Which brings me to Belle.
I wanted to see Belle [even though it is a "good" film] because I was attracted by the theme of a young woman of mixed race being brought up in an aristocratic English family of the 18th century, and because the trailer revealed it to be a visually gorgeous film. Save for the explicitly racial theme, the story could have come straight out of Austen: the daughter of an English aristocratic naval officer and a slave woman is raised as the companion of a young White girl of the same age on a lavish estate. By a twist of fate, the Black girl has an inheritance, from her long deceased father, of "two thousand a year" [recall Piketty], although she is of course not at all a suitable bride for a man of high birth. Her sister, despite her impeccable breeding, is penniless because the entire estate of her father is entailed elsewhere. Much of the film is devoted to the completely open and mercenary machinations of the White girl's mother, who seeks a husband with a sufficient fortune to compensate for her lack of an inheritance, and by the complex marital fate of the Black girl [Belle], who has the requisite fortune but the wrong color skin.
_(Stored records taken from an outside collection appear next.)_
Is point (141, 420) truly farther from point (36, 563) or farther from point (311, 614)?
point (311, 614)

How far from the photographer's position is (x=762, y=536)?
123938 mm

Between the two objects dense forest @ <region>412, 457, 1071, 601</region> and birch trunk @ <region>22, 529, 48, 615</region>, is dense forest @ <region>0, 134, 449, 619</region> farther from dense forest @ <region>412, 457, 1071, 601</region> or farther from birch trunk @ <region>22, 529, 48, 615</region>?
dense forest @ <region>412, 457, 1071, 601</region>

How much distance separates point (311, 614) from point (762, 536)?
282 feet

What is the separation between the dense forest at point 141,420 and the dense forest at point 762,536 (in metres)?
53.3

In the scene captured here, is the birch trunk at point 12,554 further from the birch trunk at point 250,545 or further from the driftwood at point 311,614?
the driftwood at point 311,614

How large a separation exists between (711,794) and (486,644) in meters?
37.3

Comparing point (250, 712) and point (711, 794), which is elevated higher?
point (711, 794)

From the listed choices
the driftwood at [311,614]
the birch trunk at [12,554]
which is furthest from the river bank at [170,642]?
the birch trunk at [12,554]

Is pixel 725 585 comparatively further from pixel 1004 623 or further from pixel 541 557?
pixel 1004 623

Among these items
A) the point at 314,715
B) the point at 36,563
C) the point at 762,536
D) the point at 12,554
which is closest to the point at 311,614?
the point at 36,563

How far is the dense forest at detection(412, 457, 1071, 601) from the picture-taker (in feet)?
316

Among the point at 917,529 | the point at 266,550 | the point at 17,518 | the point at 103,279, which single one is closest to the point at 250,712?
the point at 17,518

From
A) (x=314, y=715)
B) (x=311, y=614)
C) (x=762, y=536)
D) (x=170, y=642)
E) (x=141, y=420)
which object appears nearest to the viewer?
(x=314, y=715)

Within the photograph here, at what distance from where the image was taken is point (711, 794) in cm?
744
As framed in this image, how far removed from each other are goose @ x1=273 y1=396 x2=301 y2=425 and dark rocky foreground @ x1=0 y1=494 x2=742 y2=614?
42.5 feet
BUT: The master of the lavish estate, father of the White girl and guardian of Belle, is none other than England's Chief Justice, Lord Mansfield! Well, as soon as I realized that, the movie took on a much deeper and richer meaning for me, and I found myself struggling to hold back tears through much of it.
In the movie, the dramatic counterpoint to the marital prospects of the girls is Lord Mansfield's struggle to decide how to come down on a major case before him, earlier than the Somerset case, involving a slave ship, the Zong. The Lord Chief Justice, played by the always admirable Tom Wilkinson, eventually decides against the ship owners in a decision that struck at the heart of the British slave trade.
The premise of the movie, by the way, is historically accurate. There actually is a painting of the two young women that for many years hung in the Mansfield estate, and the Zong case is a real case of English law, decided by Lord Mansfield.
Two thumbs up, as Siskel and Ebert would have said.